▶ **WORK INSTRUCTIONS**: From the line containing "From the photograph, would" through the last line of the data, return those lines exactly as written and nothing more.

▶ **PROVIDED INFORMATION**:
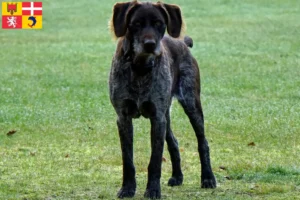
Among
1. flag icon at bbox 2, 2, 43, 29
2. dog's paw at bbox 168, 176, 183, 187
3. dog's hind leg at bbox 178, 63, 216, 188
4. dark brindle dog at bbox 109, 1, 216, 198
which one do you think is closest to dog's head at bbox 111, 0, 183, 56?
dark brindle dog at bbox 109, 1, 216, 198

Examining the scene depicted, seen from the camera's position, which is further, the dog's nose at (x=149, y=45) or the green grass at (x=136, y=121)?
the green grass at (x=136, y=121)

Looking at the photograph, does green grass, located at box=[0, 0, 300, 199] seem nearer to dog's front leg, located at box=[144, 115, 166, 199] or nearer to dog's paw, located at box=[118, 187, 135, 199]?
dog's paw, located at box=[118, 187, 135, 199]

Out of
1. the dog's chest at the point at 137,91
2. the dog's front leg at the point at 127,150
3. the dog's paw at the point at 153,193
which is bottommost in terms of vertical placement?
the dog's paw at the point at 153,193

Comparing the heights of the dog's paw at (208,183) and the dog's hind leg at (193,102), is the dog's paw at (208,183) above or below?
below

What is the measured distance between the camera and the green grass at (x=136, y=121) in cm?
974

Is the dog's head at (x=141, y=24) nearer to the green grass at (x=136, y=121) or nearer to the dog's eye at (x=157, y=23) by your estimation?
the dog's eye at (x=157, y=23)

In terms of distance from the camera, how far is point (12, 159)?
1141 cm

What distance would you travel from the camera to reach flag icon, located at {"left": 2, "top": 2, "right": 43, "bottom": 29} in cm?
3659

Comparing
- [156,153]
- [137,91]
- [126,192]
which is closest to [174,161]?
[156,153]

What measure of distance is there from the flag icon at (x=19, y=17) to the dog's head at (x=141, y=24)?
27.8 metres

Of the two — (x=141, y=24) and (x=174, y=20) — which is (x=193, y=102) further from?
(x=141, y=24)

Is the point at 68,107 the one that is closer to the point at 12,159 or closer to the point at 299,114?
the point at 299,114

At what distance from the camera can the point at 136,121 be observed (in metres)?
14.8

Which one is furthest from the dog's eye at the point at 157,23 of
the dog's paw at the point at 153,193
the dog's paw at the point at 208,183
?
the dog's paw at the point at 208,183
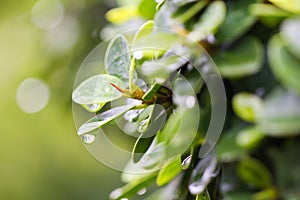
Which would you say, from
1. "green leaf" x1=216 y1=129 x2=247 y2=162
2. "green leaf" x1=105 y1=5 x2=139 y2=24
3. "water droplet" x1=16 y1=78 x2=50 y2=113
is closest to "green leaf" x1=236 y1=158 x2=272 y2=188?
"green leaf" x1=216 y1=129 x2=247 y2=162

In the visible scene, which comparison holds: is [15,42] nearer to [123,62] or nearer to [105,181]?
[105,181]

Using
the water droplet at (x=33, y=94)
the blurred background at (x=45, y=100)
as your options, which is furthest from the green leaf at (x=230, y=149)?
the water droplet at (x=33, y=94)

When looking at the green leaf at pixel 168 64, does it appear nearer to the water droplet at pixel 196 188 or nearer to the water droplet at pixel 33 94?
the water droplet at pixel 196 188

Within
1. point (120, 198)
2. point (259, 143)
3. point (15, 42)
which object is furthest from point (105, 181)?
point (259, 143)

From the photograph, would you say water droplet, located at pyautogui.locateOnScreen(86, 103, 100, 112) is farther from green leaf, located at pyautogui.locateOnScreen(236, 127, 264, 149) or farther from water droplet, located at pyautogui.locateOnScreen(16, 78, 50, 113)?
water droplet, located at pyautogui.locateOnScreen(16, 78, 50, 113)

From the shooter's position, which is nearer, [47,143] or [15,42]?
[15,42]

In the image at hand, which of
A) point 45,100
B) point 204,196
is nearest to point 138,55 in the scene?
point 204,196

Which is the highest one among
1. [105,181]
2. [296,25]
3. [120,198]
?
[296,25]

▶ **THE OUTPUT**:
From the photograph, would you say water droplet, located at pyautogui.locateOnScreen(86, 103, 100, 112) is farther from green leaf, located at pyautogui.locateOnScreen(236, 127, 264, 149) or farther from water droplet, located at pyautogui.locateOnScreen(16, 78, 50, 113)?
water droplet, located at pyautogui.locateOnScreen(16, 78, 50, 113)

From the shooter's position, which is nearer, [47,143] or [15,42]?
[15,42]

In the image at hand, which of
A) point 45,100
B) point 204,196
is nearest to point 138,55 in the scene?
point 204,196

Which is the highest one among
1. [105,181]
2. [296,25]
3. [120,198]
?
[296,25]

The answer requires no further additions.